Gewiss, so nahe am Geschehen zu sein ist nicht jedermanns Sache. Und nicht alle Männer berichten im Nachhinein so entspannt von der Geburt. Manche Eindrücke werden sie nicht mehr los. Schliesslich verfolgt der Mann die Geschehnisse hellwach, während die Gebärende irgendwo in einer Wolke nicht alles klar mitbekommt. Der Schock schwingt noch mit, wenn ein Mann von der «Pouletschere» erzählt, die bei seiner Frau für den Dammschnitt eingesetzt worden sei. Ein anderer wurde in seine Landdienst-Zeit zurückversetzt, wo die Kälber im Stall mit Zange und roher Kraft herausgezerrt wurden – wie nun auch sein Kind.
Ganz klar: Als einer der Protagonisten oder zumindest als Nebendarsteller bei einer Geburt dabei zu sein, hat mit dem Gucken der Lieblings-Spitalserie so wenig zu tun wie ein «Tatort» mit der «Landfrauenküche ». Wegzappen geht nicht. Wohlig-distanziertes Erschauern ob der Dramatik der Situation ist kaum möglich. Schliesslich ist es das eigene Kind, das hier geboren wird. Nichts für schwache Nerven also. Trotzdem begleiten Männer seit einigen Jahren ihre Frauen mit einer unerschütterlichen Selbstverständlichkeit nicht nur ins sanft beleuchtete Gebärzimmer, sondern weichen ihr auch dann nicht von der Seite, wenn eine Verlegung der Geburt in den Operationssaal notwendig wird.

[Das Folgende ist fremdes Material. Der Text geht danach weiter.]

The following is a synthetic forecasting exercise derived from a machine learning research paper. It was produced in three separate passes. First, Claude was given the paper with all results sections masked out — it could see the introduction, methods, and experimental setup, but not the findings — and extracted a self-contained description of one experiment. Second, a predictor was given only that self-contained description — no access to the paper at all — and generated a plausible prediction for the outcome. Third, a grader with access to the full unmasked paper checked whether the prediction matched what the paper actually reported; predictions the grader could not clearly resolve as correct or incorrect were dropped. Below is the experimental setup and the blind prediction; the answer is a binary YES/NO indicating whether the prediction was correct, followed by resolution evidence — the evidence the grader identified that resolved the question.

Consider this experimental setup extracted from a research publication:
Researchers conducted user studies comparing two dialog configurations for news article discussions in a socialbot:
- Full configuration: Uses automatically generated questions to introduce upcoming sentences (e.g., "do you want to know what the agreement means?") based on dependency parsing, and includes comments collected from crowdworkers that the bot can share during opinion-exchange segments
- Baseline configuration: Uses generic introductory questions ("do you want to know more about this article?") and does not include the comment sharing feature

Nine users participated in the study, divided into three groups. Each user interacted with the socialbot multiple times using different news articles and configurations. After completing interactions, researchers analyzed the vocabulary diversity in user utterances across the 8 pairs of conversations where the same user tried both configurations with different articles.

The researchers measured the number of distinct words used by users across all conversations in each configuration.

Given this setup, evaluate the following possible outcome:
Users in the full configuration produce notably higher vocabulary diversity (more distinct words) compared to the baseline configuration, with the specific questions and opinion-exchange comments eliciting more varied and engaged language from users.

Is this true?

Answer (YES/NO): YES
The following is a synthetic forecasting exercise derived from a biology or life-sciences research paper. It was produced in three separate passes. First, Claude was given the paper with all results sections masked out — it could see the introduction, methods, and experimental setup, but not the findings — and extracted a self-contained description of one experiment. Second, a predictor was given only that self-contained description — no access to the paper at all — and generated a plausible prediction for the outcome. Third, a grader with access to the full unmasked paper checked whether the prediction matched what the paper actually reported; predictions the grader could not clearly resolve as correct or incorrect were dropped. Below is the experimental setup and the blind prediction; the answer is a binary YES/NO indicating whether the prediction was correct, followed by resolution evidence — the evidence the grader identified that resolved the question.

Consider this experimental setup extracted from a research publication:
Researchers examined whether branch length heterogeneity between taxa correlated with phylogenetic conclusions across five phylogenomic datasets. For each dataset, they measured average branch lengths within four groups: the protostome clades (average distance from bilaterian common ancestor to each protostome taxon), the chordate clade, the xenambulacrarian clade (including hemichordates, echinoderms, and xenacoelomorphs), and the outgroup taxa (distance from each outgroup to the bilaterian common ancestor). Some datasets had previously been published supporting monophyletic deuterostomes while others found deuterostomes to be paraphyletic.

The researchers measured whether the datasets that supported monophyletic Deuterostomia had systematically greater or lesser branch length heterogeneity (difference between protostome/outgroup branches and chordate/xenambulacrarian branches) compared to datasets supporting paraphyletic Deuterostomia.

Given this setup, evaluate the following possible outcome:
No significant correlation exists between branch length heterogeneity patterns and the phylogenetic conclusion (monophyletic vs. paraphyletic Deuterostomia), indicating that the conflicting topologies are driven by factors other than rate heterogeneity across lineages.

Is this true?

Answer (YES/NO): NO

So auch Philip Gehri. Zwar liefen ihm die Tränen über die Wangen, als er in Einweg-Operationsgewänder gekleidet auf einem Stuhl im Gang darauf wartete, in den OP eingelassen zu werden, wo sein Sohn aus dem Bauch seiner Frau geholt werden sollte. Doch nicht aus Verzweiflung oder Angst: «Der Geburtsverlauf war die ganze Nacht lang ungewiss gewesen, und ich hatte gegen den Morgen immer wieder um Fassung ringen müssen. Als sich nun die Hebammen auf dem Gang vor dem Operationssaal von mir verabschiedeten, brach ich in Tränen aus», erinnert er sich. Besorgt fragten die Hebammen, ob er beim Eingriff dabei sein wolle. Er wollte und beobachtete die kontrollierte Situation im Operationssaal fasziniert. «Endlich ging etwas. Das war spannend und erlösend zugleich.»